The report, entitled Stopping the Spiral, found that this has created a vicious cycle, where councils are forced to spend more on costly crisis support, leaving more children and young people exposed to risks like exploitation, neglect and mental ill-health.

Today’s research by Pro Bono Economics found that four-fifths (80 per cent) of local authority children’s social care spending now goes towards crisis and late intervention services, which are more likely to be reacting to harm rather than preventing it and which councils have a legal requirement to deliver, up from just 58 per cent in 2010-11.

The report, for the Children’s Society, NSPCC, Action for Children, Barnardo’s and the National Children’s Bureau, followed a warning from the Independent Review of Children’s Social Care that 100,000 children will be in care by 2032 on current trends, pushing the bill for crisis services up higher.

The coalition of charities called for the new prime minister to use his or her first Budget to invest at least an additional £2.6bn in children’s social care, as recommended by the independent review.

Children’s Society chief executive Mark Russell said: “It’s a big concern that children in deprived areas, where needs may be greatest, are often among those least likely to get help before problems spiral out of control.

“If ministers are serious about levelling up they must better target funding to the areas that need it most. But councils everywhere have struggled amid government funding cuts and this is why we are calling on whoever becomes the next prime minister to ensure children’s services teams across the country get the extra funding they desperately need, sooner not later.”

Imran Hussain, director of policy and campaigns at Action for Children, said: “Town halls are being placed in an impossible position by decisions made in Whitehall.
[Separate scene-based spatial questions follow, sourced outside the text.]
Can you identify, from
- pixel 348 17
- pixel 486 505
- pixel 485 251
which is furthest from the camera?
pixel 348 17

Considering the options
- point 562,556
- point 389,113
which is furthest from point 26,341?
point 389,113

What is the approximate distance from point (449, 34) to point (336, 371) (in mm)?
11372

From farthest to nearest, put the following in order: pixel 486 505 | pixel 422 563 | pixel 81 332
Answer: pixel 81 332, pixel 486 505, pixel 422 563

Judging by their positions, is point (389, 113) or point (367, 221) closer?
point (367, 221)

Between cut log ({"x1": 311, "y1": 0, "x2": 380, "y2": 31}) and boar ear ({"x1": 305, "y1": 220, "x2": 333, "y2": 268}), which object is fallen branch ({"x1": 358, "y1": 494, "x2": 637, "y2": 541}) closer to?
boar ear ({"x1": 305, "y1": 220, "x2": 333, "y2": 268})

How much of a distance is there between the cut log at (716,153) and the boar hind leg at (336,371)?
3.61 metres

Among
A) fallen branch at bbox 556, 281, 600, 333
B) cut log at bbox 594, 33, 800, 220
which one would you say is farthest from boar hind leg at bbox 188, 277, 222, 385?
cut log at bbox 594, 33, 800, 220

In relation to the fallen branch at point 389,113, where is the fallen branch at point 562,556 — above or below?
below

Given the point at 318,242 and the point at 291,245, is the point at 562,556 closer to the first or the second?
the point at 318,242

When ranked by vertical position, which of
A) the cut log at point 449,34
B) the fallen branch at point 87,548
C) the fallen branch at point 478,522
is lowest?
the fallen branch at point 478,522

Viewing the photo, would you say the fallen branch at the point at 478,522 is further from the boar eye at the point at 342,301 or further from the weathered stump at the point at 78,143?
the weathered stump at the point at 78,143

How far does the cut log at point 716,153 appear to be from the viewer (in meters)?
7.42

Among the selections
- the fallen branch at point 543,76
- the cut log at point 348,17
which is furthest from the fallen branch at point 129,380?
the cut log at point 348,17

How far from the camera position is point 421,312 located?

The government has to give local authorities the resources they need to invest in preventative services to stem the tide of children coming to harm before they’re helped.”

Responding to the report, the independent review’s chair Josh MacAlister said: “These worrying figures support my call for a radical reset of the system to shift the focus towards intensive earlier support for families.
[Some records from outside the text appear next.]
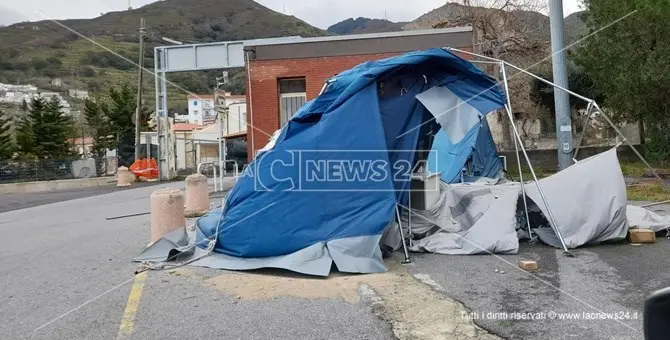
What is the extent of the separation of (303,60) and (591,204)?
13805 millimetres

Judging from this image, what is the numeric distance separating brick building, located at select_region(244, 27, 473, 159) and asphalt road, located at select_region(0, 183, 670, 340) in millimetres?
11920

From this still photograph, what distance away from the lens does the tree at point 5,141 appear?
34.8 m

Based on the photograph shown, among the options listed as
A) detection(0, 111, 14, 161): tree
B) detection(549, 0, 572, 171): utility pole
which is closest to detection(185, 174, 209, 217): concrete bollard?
detection(549, 0, 572, 171): utility pole

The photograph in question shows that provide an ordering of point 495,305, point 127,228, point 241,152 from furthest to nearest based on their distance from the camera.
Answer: point 241,152
point 127,228
point 495,305

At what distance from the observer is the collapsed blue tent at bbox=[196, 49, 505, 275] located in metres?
6.32

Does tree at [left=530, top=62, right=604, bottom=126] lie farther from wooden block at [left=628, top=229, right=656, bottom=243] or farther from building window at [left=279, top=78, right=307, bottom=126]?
wooden block at [left=628, top=229, right=656, bottom=243]

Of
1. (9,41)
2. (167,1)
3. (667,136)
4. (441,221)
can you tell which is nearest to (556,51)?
(441,221)

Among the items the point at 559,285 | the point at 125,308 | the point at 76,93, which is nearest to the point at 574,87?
the point at 559,285

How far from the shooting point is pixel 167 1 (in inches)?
5463

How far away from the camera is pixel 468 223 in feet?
24.5

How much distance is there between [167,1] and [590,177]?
147 m

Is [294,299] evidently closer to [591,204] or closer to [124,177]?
[591,204]

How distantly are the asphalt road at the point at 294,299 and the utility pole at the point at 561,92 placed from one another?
3.86 m

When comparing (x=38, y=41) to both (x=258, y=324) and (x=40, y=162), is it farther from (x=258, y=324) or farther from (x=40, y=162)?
(x=258, y=324)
“It’s crucial that reform comes with the investment needed to boost support for families so that more children can grow up in loving families and that the care system can provide the same foundations.

“Tinkering at the edges while continuing to pour money into a crumbling system is unsustainable and it’s vital that the next prime minister seizes this opportunity to make a difference to the lives of children and families, now and in the future.”
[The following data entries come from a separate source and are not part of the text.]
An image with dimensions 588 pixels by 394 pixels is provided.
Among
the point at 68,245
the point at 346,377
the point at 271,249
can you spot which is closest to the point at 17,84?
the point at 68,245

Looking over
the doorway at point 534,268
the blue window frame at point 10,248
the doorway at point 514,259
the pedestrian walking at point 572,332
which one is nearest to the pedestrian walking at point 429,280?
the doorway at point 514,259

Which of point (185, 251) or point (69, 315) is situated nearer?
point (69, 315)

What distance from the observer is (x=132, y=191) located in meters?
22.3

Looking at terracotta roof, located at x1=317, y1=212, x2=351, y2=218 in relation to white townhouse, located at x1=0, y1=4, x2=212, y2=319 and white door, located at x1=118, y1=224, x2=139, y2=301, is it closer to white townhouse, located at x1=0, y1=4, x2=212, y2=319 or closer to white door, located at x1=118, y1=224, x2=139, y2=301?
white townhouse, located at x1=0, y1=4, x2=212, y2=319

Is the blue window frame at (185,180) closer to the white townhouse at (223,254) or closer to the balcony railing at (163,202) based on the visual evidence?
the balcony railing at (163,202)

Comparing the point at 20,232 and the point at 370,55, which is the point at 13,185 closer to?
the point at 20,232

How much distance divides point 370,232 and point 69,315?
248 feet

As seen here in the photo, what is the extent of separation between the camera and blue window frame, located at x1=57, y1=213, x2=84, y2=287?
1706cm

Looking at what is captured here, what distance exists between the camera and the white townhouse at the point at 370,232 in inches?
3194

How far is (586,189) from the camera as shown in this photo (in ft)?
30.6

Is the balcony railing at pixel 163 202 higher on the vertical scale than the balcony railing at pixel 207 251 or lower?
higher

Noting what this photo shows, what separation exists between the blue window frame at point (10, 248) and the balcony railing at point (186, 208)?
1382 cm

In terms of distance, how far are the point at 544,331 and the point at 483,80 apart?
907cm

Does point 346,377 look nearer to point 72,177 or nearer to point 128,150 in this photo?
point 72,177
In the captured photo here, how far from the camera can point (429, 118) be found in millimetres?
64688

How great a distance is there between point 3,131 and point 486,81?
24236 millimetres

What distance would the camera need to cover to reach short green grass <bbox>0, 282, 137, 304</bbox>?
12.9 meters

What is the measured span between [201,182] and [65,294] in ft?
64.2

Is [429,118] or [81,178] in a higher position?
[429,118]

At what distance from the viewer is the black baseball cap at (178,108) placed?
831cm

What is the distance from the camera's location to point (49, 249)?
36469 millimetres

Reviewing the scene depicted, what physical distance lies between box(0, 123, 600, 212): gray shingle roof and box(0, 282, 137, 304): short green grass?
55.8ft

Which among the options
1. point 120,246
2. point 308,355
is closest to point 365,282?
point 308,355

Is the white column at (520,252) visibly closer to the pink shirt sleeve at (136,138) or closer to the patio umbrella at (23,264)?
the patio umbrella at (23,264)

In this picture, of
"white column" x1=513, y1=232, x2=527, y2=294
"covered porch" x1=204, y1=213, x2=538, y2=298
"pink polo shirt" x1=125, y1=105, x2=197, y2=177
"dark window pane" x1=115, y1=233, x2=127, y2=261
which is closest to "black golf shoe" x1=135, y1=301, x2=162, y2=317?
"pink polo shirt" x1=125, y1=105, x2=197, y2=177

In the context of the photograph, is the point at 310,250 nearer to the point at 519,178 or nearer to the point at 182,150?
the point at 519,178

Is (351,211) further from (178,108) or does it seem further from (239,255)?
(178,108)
Labour’s shadow minister for children, Helen Hayes, said: “A decade of Conservative governments has stripped away the early help services that children and families rely on, with increasing numbers being taken into care.

“Instead of warring amongst themselves the Conservatives should be focused on delivering for the country: tackling a national culture which has tolerated failing services for our children and rise to the challenge of making Britain the best place to grow up.”

Liberal Democrat education spokesperson Munira Wilson described the report as “yet another damning example of how our children are simply not a priority for the Conservatives”.

“Vulnerable children across the country are being left facing a perfect storm as funding for support is slashed while the cost of living crisis bites,” said Ms Wilson.

“Liberal Democrats are calling on this morally bankrupt government to finally support the next generation by giving local authorities more than the pittance they currently receive to help children before they end up in dangerous situations.”

A government spokesperson said: “We have made an additional £3.7bn available to councils this year alone to help them deliver key services and support families.

“We are backing families with better and earlier access to services that keep them safe and healthy, by expanding a network of Family Hubs all over England and increasing investment in the Supporting Families programme, which is helping to keep up to 300,000 families together safely and provide loving homes for children. This comes ahead of widescale reform to the care system through our response to the independent review of children’s social care.”